## [Extracted text]
───
Method For Authenticating A Device Including A Processor And A Smart Card By Pattern Generation

Abstract

A method for authenticating a device comprising a processor and a smart card. A user unlocks the smart card using a PIN code. A secret key Kc of the smart card and the PIN code of the smart card is transmitted to the processor. The processor performs a cryptographic calculation using a secret key Kp of the processor, the PIN code, and Kc. A pattern is generated from the cryptographic calculation by the processor and transmitted to the user. The pattern generated by the device is compared to a pattern memorized by the user.

Description

FIELD OF THE INVENTION

[0001] The present invention relates to the field of Information and Communication Technologies.

[0002] The present invention relates more particularly to a method for authenticating a device comprising a processor and a smart card by means of pattern generation.

[0003] The present invention concerns a method for enabling a human user to authenticate a hardware element capable of computer calculations (for example a microprocessor). This enables the user to ensure that the hardware unit is actually the intended one and has not been replaced by a copy.

[0004] The invention is particularly applicable to mobile telephony, when an attacker impersonates the user's telephone in order to collect sensitive data (recording conversations, data transmitted over the Internet, etc.).

[0005] The basic scenario is as follows: [0006] The attacker tries to tap the user's telephone. The current prior art makes it possible to verify the integrity of software (the work of the "Trusted Computing Group"). This verification relies on a so-called trusted hardware device. Any modification of the software, i.e. the tapping of the telephone, will be detected. [0007] However, the case where the attacker impersonates this trusted component is not addressed by the current prior art. Thus, by impersonating this hardware, he is capable of hacking into the software since he controls the entire verification chain. The invention therefore enables a user to detect the impersonation of the trusted hardware.

PRIOR ART

[0008] There are known methods in the prior art for enabling a human being to authenticate a computer hardware device: [0009] The article "Authenticating Pervasive Devices with Human Protocols," An Juels, Stephen A. Weis. [0010] Presented at the conference "Advances in Cryptology--CRPYTO'05,"August 2005 [0011] Published in "Lecture Notes in Computer Science Volume 3621, Advances in Cryptology--CRYPTO'05 25.sup.th Annual International Cryptology Conference, Santa Barbara, Calif., USA, Aug. 14-18, 2005. Proceedings." Victor Shoup; pp. 293-308 [0012] This article describes the HB and HB+ protocols, which enable a human to authenticate a hardware device without much computational power. These protocols are a series of r exchanges. A fake hardware device has a 1/2.sup.r probability of passing for the real one. [0013] The article "On Authentication between Human and Computer," Takahiro Watanabe, Yasunobo Nohara, Kensuke Baba, Sozo Inoue, Hiroto Yasuura. [0014] Presented at the workshop "Fourth Annual IEEE International Conference on Pervasive Computing and Communications Workshop-PerCom Workshop 2006," March 2006 [0015] Published in the proceedings, "PerCom 2006--Fourth IEEE International Conference on Pervasive Computing and Communications WORKSHOPS," the IEEE Computer Society; pp. 636-639. [0016] This article proposes an authentication method between a human and a computer. This method uses a third hardware device for the user actual authentication. [0017] The "sign-in seal" method from the American company Yahoo! Inc.
───
## [Given problem 1]
Update the patent text between "Method For Authenticating A Device Including" and "by the user.", inclusive, replacing "PIN code" with "personal code".
## [Given problem 2]
In the patent text, shorten the paragraph that begins "The present invention concerns a method for enabling a human user" and keep its main facts.
## [Given problem 3]
According to the patent text, which company's method is called "sign-in seal"?
───
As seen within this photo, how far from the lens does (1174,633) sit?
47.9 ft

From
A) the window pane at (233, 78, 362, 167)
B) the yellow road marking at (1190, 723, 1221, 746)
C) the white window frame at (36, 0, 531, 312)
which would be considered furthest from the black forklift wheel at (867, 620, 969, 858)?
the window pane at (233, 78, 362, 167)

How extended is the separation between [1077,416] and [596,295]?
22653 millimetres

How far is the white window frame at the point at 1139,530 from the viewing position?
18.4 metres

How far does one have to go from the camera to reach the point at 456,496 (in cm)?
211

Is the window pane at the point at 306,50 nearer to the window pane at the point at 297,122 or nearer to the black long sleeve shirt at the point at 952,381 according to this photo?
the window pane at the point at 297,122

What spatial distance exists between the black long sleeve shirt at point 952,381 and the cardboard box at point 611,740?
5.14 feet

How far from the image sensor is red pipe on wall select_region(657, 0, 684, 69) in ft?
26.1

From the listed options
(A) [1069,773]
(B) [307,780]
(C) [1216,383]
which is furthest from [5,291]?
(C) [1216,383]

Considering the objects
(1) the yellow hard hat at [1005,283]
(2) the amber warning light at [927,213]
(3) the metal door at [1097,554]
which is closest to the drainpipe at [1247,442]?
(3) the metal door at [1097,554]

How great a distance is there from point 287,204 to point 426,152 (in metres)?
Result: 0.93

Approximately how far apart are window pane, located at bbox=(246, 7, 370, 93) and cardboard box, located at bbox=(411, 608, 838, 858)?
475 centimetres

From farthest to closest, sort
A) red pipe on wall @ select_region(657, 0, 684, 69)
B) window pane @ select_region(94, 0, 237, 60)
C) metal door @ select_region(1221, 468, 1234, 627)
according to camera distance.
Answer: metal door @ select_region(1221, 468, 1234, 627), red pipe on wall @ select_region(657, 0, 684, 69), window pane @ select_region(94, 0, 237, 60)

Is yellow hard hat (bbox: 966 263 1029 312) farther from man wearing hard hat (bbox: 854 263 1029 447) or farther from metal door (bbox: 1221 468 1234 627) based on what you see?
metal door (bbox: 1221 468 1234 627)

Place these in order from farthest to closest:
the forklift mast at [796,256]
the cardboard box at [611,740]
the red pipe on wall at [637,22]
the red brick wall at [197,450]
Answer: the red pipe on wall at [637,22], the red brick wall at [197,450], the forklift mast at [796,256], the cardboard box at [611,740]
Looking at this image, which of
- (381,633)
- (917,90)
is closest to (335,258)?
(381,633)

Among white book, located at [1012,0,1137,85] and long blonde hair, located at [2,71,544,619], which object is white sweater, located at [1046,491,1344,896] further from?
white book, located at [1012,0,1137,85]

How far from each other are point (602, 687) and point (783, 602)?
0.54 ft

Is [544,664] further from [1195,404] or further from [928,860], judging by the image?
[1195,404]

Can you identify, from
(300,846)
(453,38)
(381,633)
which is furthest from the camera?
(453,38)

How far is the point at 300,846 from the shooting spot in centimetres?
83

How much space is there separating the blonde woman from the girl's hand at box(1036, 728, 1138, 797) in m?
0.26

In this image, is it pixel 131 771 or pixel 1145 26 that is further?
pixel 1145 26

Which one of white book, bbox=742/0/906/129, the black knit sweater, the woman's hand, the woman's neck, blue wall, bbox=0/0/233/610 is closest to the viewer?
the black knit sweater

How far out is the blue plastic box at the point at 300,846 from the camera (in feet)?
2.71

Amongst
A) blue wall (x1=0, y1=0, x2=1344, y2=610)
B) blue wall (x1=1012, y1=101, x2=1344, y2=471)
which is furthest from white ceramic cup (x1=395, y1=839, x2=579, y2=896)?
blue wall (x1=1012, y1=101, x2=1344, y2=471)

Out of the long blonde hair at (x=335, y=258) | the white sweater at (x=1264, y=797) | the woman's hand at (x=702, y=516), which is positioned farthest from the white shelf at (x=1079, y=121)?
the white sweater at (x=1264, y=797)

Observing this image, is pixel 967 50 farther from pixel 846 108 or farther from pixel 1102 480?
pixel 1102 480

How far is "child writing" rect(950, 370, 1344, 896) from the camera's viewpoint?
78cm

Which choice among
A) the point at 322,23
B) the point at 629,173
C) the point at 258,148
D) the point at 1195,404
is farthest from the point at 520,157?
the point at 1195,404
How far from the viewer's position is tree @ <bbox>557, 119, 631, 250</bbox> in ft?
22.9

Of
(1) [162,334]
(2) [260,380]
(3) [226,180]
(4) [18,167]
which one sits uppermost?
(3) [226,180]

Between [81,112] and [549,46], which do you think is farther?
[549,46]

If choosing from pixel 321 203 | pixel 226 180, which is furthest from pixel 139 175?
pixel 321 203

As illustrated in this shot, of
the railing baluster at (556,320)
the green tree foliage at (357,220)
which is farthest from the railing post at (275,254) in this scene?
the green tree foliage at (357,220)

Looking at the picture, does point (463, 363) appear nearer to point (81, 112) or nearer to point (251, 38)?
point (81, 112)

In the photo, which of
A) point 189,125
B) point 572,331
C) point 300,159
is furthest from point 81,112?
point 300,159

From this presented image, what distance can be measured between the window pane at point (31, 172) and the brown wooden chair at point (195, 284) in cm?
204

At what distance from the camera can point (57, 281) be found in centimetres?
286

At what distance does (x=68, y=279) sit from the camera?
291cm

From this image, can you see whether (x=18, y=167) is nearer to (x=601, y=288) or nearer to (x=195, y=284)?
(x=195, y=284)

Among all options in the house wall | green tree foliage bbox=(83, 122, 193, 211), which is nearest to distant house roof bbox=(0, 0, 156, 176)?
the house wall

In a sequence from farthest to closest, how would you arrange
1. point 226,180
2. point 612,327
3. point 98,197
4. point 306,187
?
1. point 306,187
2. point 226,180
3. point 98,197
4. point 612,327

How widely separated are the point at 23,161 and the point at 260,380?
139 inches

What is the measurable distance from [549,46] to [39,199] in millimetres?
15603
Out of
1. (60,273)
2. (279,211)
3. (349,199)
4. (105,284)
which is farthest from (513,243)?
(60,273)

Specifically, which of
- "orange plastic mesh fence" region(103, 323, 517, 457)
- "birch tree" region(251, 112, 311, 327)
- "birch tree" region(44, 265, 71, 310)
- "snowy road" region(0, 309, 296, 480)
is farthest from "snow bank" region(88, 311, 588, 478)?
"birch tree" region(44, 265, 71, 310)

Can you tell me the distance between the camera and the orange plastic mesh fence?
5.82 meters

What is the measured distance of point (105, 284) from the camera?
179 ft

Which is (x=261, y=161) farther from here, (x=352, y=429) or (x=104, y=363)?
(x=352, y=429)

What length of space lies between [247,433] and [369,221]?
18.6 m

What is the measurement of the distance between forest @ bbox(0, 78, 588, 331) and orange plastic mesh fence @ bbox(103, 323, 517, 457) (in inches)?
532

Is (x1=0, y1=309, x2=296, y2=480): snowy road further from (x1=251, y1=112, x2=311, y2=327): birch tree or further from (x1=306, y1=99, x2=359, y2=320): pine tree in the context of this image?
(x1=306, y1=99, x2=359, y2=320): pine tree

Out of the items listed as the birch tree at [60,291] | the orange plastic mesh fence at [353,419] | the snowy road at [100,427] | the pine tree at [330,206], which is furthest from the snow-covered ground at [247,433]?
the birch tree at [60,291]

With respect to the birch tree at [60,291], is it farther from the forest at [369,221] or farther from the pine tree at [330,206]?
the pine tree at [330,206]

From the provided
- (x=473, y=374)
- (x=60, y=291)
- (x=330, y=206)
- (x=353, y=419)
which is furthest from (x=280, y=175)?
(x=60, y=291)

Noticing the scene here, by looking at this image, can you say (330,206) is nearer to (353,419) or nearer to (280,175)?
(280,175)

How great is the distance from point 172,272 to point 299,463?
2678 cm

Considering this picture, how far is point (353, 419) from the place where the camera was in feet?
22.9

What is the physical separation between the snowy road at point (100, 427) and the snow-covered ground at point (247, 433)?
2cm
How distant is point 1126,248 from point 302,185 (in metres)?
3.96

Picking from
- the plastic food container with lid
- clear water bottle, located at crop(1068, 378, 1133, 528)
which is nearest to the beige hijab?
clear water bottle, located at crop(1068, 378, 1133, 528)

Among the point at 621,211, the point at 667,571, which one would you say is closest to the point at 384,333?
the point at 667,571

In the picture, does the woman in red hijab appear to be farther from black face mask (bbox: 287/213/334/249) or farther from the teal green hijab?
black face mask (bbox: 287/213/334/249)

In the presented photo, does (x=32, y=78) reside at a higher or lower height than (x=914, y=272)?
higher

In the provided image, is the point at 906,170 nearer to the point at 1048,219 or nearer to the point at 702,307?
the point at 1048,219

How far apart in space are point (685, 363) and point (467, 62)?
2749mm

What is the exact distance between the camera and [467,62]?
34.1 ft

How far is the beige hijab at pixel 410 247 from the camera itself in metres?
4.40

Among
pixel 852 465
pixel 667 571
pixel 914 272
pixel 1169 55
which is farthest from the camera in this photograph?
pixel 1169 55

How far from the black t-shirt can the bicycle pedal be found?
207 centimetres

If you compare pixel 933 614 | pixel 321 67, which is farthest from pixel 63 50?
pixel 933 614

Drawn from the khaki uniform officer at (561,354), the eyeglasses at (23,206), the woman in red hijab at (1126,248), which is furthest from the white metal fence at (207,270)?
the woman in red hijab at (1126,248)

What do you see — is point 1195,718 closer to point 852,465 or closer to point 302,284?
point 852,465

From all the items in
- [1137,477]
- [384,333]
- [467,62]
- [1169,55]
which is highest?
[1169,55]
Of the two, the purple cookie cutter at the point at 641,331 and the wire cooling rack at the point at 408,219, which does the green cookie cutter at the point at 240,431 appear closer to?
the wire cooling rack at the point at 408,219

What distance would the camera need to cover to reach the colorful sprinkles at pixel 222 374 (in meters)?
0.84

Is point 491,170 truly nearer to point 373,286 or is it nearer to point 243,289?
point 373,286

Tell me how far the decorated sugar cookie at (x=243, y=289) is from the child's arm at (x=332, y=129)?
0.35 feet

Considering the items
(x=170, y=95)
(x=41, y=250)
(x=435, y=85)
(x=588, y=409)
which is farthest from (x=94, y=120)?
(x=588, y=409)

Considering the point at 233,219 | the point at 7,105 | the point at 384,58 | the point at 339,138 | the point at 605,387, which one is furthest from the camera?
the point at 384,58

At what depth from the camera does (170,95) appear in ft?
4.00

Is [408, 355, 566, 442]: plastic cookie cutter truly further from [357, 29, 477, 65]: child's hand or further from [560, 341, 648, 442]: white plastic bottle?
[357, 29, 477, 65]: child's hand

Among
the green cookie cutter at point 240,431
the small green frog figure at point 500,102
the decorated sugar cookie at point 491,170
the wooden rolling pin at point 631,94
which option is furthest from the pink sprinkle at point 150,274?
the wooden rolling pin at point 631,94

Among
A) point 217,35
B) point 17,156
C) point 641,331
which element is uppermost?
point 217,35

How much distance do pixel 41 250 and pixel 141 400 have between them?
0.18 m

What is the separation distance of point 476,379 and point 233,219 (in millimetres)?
───
## [Expected answer 1]
Method For Authenticating A Device Including A Processor And A Smart Card By Pattern Generation

Abstract

A method for authenticating a device comprising a processor and a smart card. A user unlocks the smart card using a personal code. A secret key Kc of the smart card and the personal code of the smart card is transmitted to the processor. The processor performs a cryptographic calculation using a secret key Kp of the processor, the personal code, and Kc. A pattern is generated from the cryptographic calculation by the processor and transmitted to the user. The pattern generated by the device is compared to a pattern memorized by the user.

## [Expected answer 2]
The invention lets a human user authenticate a hardware element capable of computer calculations, such as a microprocessor. This lets the user confirm that the unit is the intended one and has not been replaced by a copy.

## [Expected answer 3]
The American company Yahoo! Inc.